> Your goal
Transcribe the records exactly from the line with "Which option from" to the end, both included.

[Source data]

============

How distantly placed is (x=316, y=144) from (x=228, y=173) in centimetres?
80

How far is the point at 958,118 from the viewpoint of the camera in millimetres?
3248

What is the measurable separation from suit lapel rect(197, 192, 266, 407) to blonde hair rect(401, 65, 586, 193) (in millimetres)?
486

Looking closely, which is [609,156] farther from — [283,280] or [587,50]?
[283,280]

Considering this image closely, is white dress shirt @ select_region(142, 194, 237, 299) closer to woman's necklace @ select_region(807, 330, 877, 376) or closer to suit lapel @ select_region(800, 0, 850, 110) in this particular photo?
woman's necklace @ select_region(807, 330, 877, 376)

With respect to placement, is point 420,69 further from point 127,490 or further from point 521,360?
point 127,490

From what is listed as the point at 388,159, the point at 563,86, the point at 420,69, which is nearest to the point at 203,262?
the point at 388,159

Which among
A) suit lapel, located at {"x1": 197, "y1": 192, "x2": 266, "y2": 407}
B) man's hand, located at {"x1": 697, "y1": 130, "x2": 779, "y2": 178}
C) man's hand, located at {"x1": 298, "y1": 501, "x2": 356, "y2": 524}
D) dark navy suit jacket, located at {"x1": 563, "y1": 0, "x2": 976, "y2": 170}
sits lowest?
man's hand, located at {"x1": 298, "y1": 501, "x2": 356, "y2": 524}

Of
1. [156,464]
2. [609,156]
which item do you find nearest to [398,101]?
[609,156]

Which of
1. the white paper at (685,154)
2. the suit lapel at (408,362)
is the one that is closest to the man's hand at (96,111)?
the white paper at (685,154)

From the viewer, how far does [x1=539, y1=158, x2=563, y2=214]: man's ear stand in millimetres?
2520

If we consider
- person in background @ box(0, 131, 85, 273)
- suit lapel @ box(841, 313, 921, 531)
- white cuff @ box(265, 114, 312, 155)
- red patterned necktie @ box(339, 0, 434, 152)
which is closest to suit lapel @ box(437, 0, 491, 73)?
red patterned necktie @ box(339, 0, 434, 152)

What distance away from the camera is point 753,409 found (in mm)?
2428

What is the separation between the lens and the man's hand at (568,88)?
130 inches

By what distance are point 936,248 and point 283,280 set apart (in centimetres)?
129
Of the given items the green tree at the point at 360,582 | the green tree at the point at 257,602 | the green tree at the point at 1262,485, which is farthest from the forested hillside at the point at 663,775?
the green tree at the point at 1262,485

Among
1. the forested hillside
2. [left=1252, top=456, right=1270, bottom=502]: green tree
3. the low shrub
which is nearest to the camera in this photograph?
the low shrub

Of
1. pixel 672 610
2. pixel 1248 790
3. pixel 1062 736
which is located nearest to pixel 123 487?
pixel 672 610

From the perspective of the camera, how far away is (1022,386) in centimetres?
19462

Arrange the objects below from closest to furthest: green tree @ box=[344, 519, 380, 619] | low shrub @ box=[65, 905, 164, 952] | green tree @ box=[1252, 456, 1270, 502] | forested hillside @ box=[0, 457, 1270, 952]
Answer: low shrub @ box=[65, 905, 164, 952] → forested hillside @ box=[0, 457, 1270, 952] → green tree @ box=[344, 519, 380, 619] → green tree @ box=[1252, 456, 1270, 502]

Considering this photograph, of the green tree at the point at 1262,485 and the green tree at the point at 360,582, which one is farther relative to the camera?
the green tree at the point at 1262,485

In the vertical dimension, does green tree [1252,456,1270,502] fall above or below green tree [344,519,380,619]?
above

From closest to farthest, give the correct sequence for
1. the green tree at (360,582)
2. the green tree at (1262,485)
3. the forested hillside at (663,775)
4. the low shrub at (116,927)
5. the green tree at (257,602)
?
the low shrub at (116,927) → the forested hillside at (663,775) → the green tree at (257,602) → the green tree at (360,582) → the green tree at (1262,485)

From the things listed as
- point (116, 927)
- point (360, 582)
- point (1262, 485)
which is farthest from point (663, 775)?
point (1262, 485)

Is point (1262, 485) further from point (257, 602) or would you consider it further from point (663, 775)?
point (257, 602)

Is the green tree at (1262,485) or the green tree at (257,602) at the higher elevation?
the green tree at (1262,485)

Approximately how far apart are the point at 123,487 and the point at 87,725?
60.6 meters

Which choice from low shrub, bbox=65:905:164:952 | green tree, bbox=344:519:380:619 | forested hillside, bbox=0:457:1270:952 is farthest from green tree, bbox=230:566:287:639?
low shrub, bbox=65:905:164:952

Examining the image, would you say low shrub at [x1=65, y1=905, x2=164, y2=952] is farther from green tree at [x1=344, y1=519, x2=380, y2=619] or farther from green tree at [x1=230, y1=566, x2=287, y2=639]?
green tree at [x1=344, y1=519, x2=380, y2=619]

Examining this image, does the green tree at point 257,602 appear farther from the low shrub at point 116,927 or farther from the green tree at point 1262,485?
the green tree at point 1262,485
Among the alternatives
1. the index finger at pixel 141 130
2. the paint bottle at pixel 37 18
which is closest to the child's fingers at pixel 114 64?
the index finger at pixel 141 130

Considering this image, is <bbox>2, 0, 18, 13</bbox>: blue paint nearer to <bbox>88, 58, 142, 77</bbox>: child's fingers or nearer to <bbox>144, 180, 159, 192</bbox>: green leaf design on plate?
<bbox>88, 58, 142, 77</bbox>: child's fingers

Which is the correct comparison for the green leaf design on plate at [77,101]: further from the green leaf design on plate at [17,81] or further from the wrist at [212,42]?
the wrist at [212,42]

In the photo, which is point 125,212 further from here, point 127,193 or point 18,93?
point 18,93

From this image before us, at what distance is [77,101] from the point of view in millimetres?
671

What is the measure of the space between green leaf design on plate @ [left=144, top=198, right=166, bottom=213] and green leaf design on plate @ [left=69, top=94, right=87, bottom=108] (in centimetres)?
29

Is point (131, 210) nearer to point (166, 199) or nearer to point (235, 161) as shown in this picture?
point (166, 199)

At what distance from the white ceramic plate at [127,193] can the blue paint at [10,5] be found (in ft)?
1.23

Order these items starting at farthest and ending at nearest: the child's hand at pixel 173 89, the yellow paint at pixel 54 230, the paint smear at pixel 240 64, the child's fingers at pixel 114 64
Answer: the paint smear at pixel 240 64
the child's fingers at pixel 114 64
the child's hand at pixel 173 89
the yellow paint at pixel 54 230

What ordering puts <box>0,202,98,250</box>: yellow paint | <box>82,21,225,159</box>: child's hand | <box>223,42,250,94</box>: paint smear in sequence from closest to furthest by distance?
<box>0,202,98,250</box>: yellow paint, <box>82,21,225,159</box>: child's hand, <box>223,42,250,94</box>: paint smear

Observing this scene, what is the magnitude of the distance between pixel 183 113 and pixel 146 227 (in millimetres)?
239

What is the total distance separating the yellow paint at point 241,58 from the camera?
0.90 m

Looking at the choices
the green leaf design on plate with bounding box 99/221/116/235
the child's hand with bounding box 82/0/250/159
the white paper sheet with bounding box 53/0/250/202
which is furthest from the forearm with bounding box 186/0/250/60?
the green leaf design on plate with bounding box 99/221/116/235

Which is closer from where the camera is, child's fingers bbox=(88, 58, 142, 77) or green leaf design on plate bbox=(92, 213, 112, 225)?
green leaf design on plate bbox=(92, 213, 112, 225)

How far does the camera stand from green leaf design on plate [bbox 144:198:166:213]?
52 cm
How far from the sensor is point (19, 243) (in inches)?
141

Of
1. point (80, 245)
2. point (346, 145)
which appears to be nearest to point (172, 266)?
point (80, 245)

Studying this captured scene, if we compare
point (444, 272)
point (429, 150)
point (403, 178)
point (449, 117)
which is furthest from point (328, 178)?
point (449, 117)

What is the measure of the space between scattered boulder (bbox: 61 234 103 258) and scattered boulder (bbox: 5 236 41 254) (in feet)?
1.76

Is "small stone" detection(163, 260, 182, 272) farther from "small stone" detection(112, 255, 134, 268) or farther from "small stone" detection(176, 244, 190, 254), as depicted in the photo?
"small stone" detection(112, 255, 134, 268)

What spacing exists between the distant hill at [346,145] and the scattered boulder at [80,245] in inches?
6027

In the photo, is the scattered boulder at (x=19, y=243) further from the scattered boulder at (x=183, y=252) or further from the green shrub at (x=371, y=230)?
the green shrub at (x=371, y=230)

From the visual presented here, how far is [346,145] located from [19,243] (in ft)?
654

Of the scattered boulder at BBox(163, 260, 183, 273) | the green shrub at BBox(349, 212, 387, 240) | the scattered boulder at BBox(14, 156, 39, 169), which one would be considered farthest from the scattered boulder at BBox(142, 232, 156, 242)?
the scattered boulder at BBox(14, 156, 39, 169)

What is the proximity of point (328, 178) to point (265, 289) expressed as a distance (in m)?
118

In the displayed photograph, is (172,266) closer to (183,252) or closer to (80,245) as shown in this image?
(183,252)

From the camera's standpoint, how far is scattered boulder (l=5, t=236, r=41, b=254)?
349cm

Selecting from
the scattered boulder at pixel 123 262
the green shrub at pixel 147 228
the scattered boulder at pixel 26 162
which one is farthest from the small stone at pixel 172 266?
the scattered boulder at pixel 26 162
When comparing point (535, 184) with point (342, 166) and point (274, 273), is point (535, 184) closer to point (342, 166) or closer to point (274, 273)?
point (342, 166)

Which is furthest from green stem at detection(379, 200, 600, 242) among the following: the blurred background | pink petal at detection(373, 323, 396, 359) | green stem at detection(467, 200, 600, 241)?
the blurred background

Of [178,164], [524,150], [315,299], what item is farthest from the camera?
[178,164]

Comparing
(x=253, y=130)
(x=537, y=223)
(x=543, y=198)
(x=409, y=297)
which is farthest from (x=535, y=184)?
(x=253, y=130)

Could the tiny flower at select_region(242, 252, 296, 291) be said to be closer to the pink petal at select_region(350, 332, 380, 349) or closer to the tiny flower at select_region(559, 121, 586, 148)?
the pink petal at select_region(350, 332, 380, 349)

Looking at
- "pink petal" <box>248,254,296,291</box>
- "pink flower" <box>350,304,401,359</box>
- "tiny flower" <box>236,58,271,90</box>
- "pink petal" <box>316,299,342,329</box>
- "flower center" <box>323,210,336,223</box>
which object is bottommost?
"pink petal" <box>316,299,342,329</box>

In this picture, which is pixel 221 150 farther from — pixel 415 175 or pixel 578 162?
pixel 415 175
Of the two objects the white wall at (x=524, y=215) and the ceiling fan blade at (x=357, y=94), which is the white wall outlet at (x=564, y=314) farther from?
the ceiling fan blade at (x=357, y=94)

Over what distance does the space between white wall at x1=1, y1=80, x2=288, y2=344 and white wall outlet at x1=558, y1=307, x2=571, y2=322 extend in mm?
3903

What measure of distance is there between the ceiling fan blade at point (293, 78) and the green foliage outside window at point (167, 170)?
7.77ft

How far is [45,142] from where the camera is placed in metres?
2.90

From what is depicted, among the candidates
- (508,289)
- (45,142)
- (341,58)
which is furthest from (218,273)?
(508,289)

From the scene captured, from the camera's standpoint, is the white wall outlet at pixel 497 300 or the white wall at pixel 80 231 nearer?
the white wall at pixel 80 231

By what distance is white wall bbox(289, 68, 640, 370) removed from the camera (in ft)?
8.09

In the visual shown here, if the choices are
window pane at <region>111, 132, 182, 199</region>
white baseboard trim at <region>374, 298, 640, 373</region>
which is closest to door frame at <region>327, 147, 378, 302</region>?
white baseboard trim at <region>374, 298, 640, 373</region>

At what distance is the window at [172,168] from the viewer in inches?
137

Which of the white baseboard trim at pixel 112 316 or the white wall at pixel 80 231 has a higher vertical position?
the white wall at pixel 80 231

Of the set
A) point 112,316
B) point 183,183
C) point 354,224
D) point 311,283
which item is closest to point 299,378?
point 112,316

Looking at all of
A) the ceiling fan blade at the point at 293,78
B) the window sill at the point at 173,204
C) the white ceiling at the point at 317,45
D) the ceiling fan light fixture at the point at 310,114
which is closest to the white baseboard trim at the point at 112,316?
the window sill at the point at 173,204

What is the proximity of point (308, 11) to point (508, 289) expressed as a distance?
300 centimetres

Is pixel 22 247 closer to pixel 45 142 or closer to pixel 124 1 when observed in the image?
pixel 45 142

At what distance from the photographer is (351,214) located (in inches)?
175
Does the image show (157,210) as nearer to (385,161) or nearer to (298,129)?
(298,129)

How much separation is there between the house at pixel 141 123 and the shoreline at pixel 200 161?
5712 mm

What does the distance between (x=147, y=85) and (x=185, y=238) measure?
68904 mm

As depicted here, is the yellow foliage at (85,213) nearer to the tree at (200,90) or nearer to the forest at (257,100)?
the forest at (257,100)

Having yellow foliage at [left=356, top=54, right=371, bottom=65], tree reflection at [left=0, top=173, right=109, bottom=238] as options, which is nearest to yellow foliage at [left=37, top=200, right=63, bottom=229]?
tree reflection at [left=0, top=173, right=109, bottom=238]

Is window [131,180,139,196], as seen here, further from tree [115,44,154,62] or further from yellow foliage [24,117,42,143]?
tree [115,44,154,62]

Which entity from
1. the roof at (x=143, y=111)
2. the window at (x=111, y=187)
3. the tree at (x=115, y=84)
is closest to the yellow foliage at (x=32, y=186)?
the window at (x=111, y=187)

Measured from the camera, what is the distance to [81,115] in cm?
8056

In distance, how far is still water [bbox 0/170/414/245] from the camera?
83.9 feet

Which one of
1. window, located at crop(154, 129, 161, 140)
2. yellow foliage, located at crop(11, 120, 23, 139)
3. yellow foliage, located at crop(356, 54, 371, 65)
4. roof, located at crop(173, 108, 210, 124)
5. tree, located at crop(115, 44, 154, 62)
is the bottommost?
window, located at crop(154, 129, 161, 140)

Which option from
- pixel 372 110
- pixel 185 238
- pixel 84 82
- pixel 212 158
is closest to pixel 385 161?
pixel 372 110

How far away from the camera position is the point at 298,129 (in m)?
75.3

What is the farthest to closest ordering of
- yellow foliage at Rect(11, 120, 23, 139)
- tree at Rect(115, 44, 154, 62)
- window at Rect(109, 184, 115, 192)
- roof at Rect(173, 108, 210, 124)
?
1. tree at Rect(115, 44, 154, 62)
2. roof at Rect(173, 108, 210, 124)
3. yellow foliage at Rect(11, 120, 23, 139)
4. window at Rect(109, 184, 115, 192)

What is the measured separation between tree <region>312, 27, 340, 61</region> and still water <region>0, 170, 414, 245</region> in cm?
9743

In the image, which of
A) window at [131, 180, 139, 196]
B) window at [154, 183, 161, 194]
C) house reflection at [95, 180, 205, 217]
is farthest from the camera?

============

> Written solution
Which option from
- pixel 372 110
- pixel 185 238
- pixel 84 82
- pixel 212 158
is closest to pixel 385 161?
pixel 372 110

How far away from the camera position is the point at 298,129 (in m)?
75.3

What is the farthest to closest ordering of
- yellow foliage at Rect(11, 120, 23, 139)
- tree at Rect(115, 44, 154, 62)
- window at Rect(109, 184, 115, 192)
- roof at Rect(173, 108, 210, 124)
?
1. tree at Rect(115, 44, 154, 62)
2. roof at Rect(173, 108, 210, 124)
3. yellow foliage at Rect(11, 120, 23, 139)
4. window at Rect(109, 184, 115, 192)

What is the measured separation between tree <region>312, 27, 340, 61</region> and still water <region>0, 170, 414, 245</region> in cm?
9743

In the image, which of
A) window at [131, 180, 139, 196]
B) window at [154, 183, 161, 194]
C) house reflection at [95, 180, 205, 217]
is farthest from the camera?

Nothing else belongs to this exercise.